Cleans Hudi tables. For details, see Cleaning.

Syntax

call run_clean(table=>'[table]', clean_policy=>'[clean_policy]', retain_commits=>'[retain_commits]', hours_retained=> '[hours_retained]', file_versions_retained=> '[file_versions_retained]');

Parameter Description

Table 1 Parameters

Parameter

Description

Mandatory

table

Name of the table to be queried. The value can be in the database.tablename format.

Yes

clean_policy

Policy for deleting data files of an earlier version.
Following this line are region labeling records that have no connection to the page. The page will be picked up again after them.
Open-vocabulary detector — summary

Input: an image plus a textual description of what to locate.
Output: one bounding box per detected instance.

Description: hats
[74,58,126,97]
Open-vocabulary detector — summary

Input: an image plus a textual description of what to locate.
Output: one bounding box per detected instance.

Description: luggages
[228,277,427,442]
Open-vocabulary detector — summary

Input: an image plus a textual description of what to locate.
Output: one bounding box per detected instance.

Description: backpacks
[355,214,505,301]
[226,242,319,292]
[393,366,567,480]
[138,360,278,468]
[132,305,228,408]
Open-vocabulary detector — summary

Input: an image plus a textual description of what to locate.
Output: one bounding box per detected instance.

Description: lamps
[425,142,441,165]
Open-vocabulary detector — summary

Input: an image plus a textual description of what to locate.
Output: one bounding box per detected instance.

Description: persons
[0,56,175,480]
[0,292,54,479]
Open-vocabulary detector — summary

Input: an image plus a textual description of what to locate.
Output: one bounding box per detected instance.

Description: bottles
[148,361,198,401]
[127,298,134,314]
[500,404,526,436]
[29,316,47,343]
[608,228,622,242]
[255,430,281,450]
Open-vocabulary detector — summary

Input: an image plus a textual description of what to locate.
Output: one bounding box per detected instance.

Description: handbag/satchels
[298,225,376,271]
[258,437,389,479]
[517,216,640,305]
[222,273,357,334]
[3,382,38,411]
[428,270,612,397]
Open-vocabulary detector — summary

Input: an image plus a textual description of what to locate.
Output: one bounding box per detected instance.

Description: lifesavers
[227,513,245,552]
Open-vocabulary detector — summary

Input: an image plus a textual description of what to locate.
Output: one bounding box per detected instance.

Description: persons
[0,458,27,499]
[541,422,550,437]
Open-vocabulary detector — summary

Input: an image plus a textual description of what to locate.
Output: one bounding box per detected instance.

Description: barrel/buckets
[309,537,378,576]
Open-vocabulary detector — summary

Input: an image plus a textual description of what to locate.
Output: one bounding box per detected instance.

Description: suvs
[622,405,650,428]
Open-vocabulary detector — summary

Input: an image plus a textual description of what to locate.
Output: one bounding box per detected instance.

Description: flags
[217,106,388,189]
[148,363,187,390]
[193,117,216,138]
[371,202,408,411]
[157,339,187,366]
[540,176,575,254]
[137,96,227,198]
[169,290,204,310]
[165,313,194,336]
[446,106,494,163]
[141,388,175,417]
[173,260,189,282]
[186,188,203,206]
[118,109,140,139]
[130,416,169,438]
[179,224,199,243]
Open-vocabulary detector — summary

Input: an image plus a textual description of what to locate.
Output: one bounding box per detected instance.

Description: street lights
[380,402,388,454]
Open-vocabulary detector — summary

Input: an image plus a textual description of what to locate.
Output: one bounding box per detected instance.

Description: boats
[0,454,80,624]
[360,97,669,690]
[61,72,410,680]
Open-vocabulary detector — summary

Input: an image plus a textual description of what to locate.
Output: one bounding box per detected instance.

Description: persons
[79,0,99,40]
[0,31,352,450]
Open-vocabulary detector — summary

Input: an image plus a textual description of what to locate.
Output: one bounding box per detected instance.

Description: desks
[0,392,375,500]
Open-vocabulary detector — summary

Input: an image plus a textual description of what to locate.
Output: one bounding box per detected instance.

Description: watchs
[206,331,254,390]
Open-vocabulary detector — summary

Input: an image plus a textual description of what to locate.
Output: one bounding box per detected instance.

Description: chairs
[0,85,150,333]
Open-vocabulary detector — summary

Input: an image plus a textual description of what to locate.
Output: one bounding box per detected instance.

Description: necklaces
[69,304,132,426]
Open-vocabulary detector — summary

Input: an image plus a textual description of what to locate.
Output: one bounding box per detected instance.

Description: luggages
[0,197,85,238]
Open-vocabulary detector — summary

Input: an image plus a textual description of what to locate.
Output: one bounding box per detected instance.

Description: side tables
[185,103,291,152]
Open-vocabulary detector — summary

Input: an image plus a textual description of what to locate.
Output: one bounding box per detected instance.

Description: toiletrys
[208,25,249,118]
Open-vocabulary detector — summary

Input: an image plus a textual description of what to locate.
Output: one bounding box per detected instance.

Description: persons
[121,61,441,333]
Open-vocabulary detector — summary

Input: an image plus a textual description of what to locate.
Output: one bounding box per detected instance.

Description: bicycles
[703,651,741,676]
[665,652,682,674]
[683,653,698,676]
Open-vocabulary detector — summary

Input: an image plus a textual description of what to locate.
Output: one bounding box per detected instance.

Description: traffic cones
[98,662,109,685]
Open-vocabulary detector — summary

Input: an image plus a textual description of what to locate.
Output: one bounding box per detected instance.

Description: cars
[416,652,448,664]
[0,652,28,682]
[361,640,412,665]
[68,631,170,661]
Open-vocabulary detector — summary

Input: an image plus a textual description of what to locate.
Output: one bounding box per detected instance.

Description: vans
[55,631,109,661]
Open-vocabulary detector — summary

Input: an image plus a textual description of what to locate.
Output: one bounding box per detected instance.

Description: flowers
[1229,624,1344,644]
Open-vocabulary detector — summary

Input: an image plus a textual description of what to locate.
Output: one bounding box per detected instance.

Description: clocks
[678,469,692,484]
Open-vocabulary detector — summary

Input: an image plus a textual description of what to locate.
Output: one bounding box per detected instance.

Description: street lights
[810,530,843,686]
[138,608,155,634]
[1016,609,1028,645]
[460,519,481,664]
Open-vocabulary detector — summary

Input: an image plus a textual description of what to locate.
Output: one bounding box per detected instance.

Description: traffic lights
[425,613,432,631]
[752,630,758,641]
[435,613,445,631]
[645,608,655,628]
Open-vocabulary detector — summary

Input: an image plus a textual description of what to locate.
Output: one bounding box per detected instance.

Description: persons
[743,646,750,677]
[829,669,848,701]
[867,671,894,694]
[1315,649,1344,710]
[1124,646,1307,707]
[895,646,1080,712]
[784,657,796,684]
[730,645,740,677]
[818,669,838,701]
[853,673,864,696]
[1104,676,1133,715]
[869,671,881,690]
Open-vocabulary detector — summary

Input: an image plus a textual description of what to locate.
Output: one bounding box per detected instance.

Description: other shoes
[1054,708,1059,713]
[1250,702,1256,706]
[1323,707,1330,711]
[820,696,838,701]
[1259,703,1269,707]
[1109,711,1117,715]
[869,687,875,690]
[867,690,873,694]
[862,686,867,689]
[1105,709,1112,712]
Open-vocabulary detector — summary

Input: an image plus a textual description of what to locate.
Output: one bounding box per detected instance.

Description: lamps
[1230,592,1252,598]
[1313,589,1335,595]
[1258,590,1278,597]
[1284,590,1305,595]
The default value is KEEP_LATEST_COMMITS.

No

retain_commits

This parameter is available only when clean_policy is set to KEEP_LATEST_COMMITS.

No

hours_retained

This parameter is available only when clean_policy is set to KEEP_LATEST_BY_HOURS.

No

file_version_retained

This parameter is available only when clean_policy is set to KEEP_LATEST_FILE_VERSIONS.

No

Example

call run_clean(table => 'hudi_table1');

call run_clean(table => 'hudi_table1', retain_commits => 2);

call run_clean(table => 'hudi_table1', clean_policy => 'KEEP_LATEST_FILE_VERSIONS', file_version_retained => 1);

Precautions

The cleaning operation cleans data files of an earlier version in partitions only when trigger conditions are met. If trigger conditions are not met, this operation does not clean the data files even if the command is successfully executed.

System Response

You can view query results on the client.